WORK TO BE COMPLETED: Identify every line below that contains the word "centimetres", and copy each of those lines. Case counts.
START DATASET RECORDS
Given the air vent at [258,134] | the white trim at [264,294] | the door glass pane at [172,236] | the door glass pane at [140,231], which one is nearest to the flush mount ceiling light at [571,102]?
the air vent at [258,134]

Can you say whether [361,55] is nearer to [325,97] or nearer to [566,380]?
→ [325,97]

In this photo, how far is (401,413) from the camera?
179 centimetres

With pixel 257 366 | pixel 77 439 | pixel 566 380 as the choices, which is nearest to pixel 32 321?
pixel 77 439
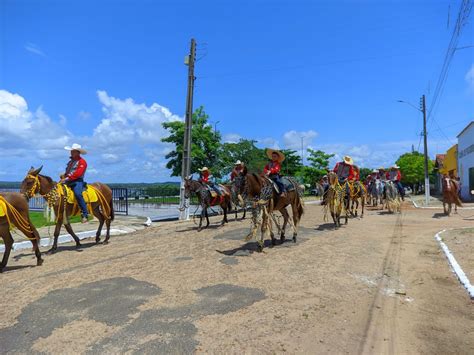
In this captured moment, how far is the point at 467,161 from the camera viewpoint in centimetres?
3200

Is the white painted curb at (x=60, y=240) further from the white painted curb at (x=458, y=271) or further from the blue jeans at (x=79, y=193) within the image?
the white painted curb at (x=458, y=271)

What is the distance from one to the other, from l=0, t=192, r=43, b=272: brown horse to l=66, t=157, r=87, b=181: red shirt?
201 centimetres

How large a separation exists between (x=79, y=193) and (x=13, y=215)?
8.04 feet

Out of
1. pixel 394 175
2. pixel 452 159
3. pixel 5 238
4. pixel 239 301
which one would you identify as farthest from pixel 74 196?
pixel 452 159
END DATASET RECORDS
START DATASET RECORDS
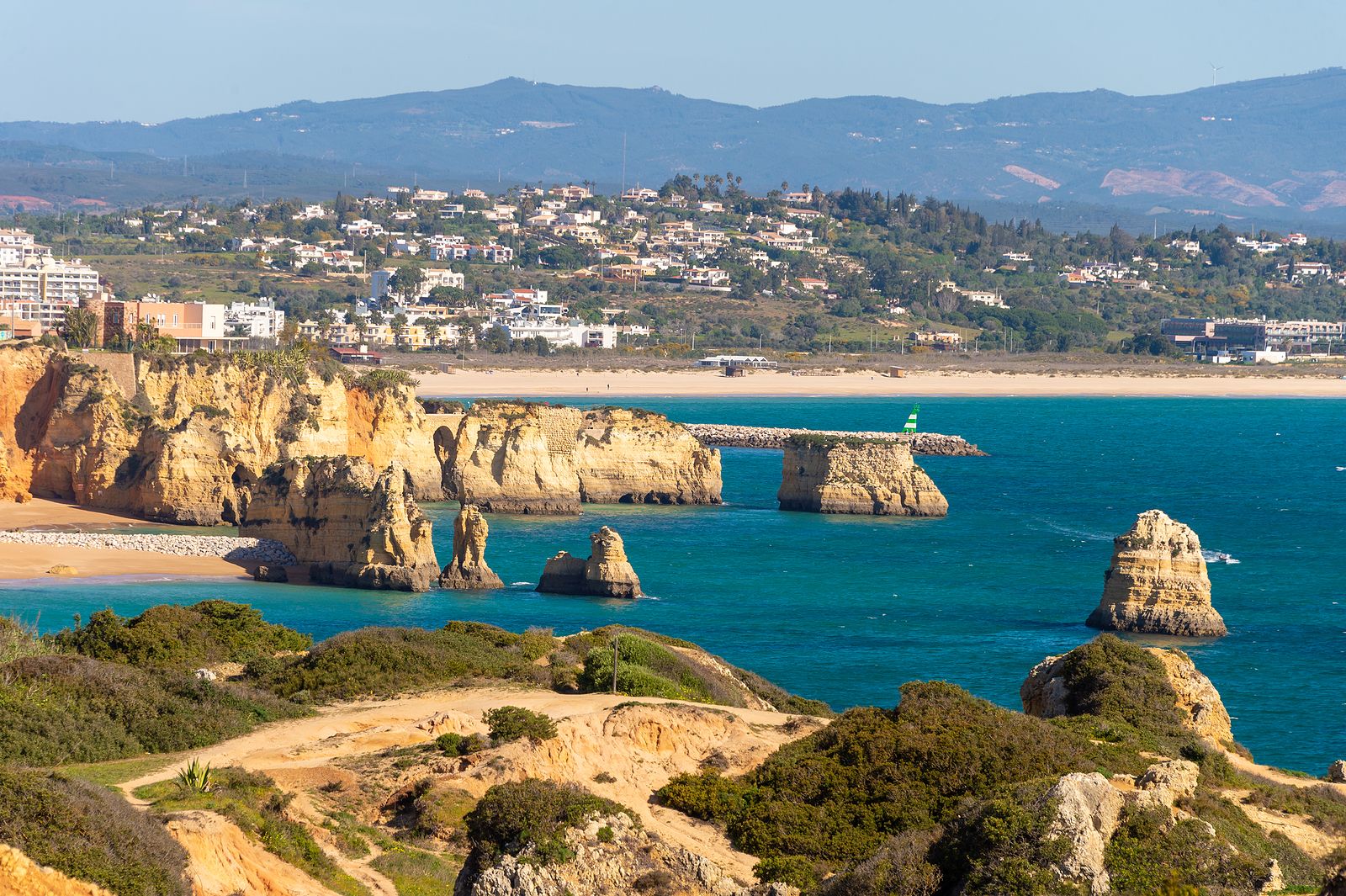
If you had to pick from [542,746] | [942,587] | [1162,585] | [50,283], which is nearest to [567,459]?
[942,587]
END DATASET RECORDS
START DATASET RECORDS
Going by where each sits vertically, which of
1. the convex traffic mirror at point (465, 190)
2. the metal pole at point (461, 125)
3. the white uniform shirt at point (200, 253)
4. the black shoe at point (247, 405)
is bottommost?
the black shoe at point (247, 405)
END DATASET RECORDS
SOLUTION TO THE EXERCISE:
179 centimetres
In this captured moment, how far is the point at 467,161 from the camera viewpoint in centimetres?
201 centimetres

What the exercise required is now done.